* _Exercise_
Set down the data below without change, skipping the pictures it holds.

* _Records for the exercise_
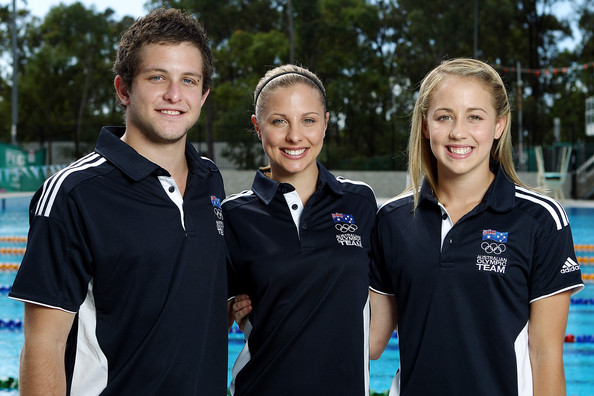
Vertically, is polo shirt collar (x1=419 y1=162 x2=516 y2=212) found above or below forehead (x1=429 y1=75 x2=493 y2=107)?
below

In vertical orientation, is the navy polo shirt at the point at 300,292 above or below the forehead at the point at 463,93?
below

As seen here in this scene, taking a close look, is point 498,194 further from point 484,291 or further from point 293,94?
point 293,94

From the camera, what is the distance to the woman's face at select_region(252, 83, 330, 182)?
2691mm

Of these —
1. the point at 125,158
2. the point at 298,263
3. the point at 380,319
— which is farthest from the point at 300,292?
the point at 125,158

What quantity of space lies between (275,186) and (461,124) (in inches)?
30.2

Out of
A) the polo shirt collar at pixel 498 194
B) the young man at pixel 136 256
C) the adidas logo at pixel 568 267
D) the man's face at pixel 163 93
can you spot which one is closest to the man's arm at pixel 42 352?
the young man at pixel 136 256

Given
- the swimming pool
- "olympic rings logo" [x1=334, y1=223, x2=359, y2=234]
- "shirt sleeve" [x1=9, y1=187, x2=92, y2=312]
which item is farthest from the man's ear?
the swimming pool

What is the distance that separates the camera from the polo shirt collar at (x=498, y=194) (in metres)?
2.38

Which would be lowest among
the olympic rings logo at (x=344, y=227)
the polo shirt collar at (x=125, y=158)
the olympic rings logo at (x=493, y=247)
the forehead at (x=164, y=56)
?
the olympic rings logo at (x=493, y=247)

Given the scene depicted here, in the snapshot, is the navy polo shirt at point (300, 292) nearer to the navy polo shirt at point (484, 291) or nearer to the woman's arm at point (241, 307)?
the woman's arm at point (241, 307)

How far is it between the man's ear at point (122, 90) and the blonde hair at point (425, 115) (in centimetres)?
111

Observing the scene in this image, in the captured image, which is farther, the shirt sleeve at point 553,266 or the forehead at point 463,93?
the forehead at point 463,93

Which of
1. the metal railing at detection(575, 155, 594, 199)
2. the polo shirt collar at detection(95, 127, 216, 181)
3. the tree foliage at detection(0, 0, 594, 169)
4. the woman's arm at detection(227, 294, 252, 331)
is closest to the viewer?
the polo shirt collar at detection(95, 127, 216, 181)

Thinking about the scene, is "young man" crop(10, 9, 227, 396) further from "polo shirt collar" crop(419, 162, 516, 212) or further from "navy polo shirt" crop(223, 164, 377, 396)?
"polo shirt collar" crop(419, 162, 516, 212)
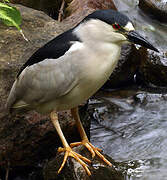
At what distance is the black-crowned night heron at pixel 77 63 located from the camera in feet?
10.8

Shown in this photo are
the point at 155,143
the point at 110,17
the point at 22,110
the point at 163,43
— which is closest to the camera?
the point at 110,17

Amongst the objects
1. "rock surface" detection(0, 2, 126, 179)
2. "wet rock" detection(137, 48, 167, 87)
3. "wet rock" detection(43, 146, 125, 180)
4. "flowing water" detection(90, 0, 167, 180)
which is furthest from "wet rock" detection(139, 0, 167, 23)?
"wet rock" detection(43, 146, 125, 180)

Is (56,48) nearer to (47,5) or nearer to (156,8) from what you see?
(47,5)

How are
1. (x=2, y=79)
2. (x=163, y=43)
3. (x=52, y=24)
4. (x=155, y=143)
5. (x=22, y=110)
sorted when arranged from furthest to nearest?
1. (x=163, y=43)
2. (x=52, y=24)
3. (x=155, y=143)
4. (x=2, y=79)
5. (x=22, y=110)

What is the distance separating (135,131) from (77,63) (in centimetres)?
248

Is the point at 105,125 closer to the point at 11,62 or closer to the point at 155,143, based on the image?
the point at 155,143

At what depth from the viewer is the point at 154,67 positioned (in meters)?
6.38

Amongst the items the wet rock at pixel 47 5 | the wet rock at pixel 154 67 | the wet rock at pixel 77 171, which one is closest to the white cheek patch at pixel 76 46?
the wet rock at pixel 77 171

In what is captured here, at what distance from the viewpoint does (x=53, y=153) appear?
4.71 m

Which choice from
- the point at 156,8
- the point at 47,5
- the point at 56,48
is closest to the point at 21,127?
the point at 56,48

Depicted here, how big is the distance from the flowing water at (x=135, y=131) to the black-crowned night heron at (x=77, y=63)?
3.44 feet

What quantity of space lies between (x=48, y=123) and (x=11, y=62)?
87 centimetres

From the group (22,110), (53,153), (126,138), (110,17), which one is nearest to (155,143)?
(126,138)

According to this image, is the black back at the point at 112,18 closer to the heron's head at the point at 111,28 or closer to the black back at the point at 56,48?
the heron's head at the point at 111,28
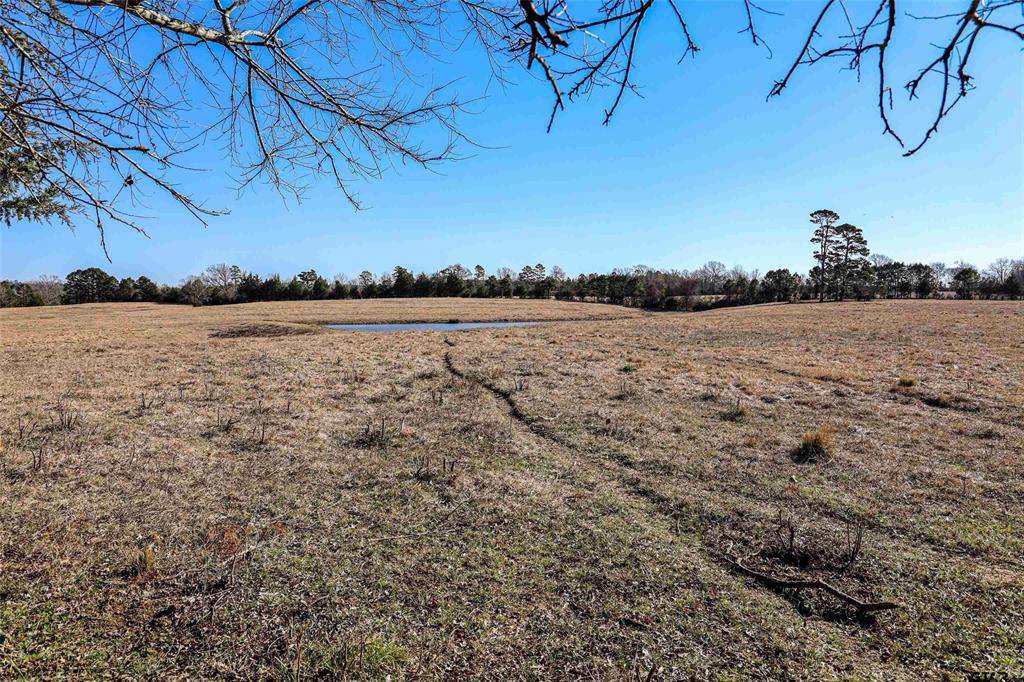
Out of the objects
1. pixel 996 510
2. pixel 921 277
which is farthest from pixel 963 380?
pixel 921 277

* _Expected answer_
Vertically, is polo shirt collar (x1=419 y1=162 x2=516 y2=212) found above or below forehead (x1=429 y1=75 x2=493 y2=107)?
below

In vertical orientation, is the navy polo shirt at the point at 300,292 above or below the forehead at the point at 463,93?
below

As seen here in this scene, taking a close look, is point 498,194 further from point 484,291 or further from point 293,94?
point 293,94

From the camera, what is the distance to the woman's face at select_region(252, 83, 330, 182)?
2691mm

Of these —
1. the point at 125,158
2. the point at 298,263
3. the point at 380,319
— which is farthest from the point at 300,292?
the point at 125,158

What quantity of space lies between (275,186) and (461,124) (in inches)?
30.2

Out of
A) the polo shirt collar at pixel 498 194
B) the young man at pixel 136 256
C) the adidas logo at pixel 568 267
D) the man's face at pixel 163 93
can you spot which one is closest to the man's arm at pixel 42 352?
the young man at pixel 136 256

Given
- the swimming pool
- "olympic rings logo" [x1=334, y1=223, x2=359, y2=234]
- "shirt sleeve" [x1=9, y1=187, x2=92, y2=312]
which item is farthest from the man's ear?
the swimming pool

What is the distance that separates the camera from the polo shirt collar at (x=498, y=194) (in metres)?
2.38

Which would be lowest among
the olympic rings logo at (x=344, y=227)
the polo shirt collar at (x=125, y=158)
the olympic rings logo at (x=493, y=247)
the forehead at (x=164, y=56)
?
the olympic rings logo at (x=493, y=247)

Given the scene depicted here, in the snapshot, is the navy polo shirt at point (300, 292) nearer to the navy polo shirt at point (484, 291) or nearer to the woman's arm at point (241, 307)?
the woman's arm at point (241, 307)

How far is it between the man's ear at point (122, 90) and the blonde hair at point (425, 115) (in centimetres)?
111

Observing the scene in this image, in the captured image, which is farther, the shirt sleeve at point 553,266 or the forehead at point 463,93?
the forehead at point 463,93

Which of
1. the metal railing at detection(575, 155, 594, 199)
2. the polo shirt collar at detection(95, 127, 216, 181)
3. the tree foliage at detection(0, 0, 594, 169)
4. the woman's arm at detection(227, 294, 252, 331)
is closest to the viewer?
the polo shirt collar at detection(95, 127, 216, 181)

Thinking about the scene, is "young man" crop(10, 9, 227, 396) further from "polo shirt collar" crop(419, 162, 516, 212) or further from "navy polo shirt" crop(223, 164, 377, 396)?
"polo shirt collar" crop(419, 162, 516, 212)
At what distance is the black-crowned night heron at pixel 77 63 located from the camera in feet?
10.8

Shown in this photo are
the point at 155,143
the point at 110,17
the point at 22,110
the point at 163,43
— which is closest to the camera?
the point at 110,17

Amongst the objects
1. "rock surface" detection(0, 2, 126, 179)
2. "wet rock" detection(137, 48, 167, 87)
3. "wet rock" detection(43, 146, 125, 180)
4. "flowing water" detection(90, 0, 167, 180)
which is furthest from "wet rock" detection(139, 0, 167, 23)?
"wet rock" detection(43, 146, 125, 180)

Is (56,48) nearer to (47,5) or nearer to (156,8) from what you see?
(47,5)

How are
1. (x=2, y=79)
2. (x=163, y=43)
3. (x=52, y=24)
4. (x=155, y=143)
5. (x=22, y=110)
sorted when arranged from furthest to nearest?
1. (x=163, y=43)
2. (x=52, y=24)
3. (x=155, y=143)
4. (x=2, y=79)
5. (x=22, y=110)

What is the distance separating (135,131) from (77,63) (in centimetres)?
248

Is the point at 105,125 closer to the point at 11,62 or closer to the point at 155,143, based on the image?
the point at 155,143

At what depth from the viewer is the point at 154,67 positioned (in meters)?
6.38

Amongst the items the wet rock at pixel 47 5 | the wet rock at pixel 154 67 | the wet rock at pixel 77 171, which one is closest to the white cheek patch at pixel 76 46?
the wet rock at pixel 77 171

In what is captured here, at what distance from the viewpoint does (x=53, y=153) appear?
4.71 m

Which choice from
- the point at 156,8
- the point at 47,5
- the point at 56,48
is closest to the point at 21,127?
the point at 56,48

Depicted here, how big is the distance from the flowing water at (x=135, y=131) to the black-crowned night heron at (x=77, y=63)?
3.44 feet

What quantity of space lies between (x=48, y=123) and (x=11, y=62)?
87 centimetres

From the group (22,110), (53,153), (126,138), (110,17), which one is nearest to (155,143)?
(126,138)

According to this image, is the black back at the point at 112,18 closer to the heron's head at the point at 111,28 or closer to the black back at the point at 56,48?
the heron's head at the point at 111,28
Out of the objects
1. pixel 996 510
2. pixel 921 277
which is farthest from pixel 963 380?
pixel 921 277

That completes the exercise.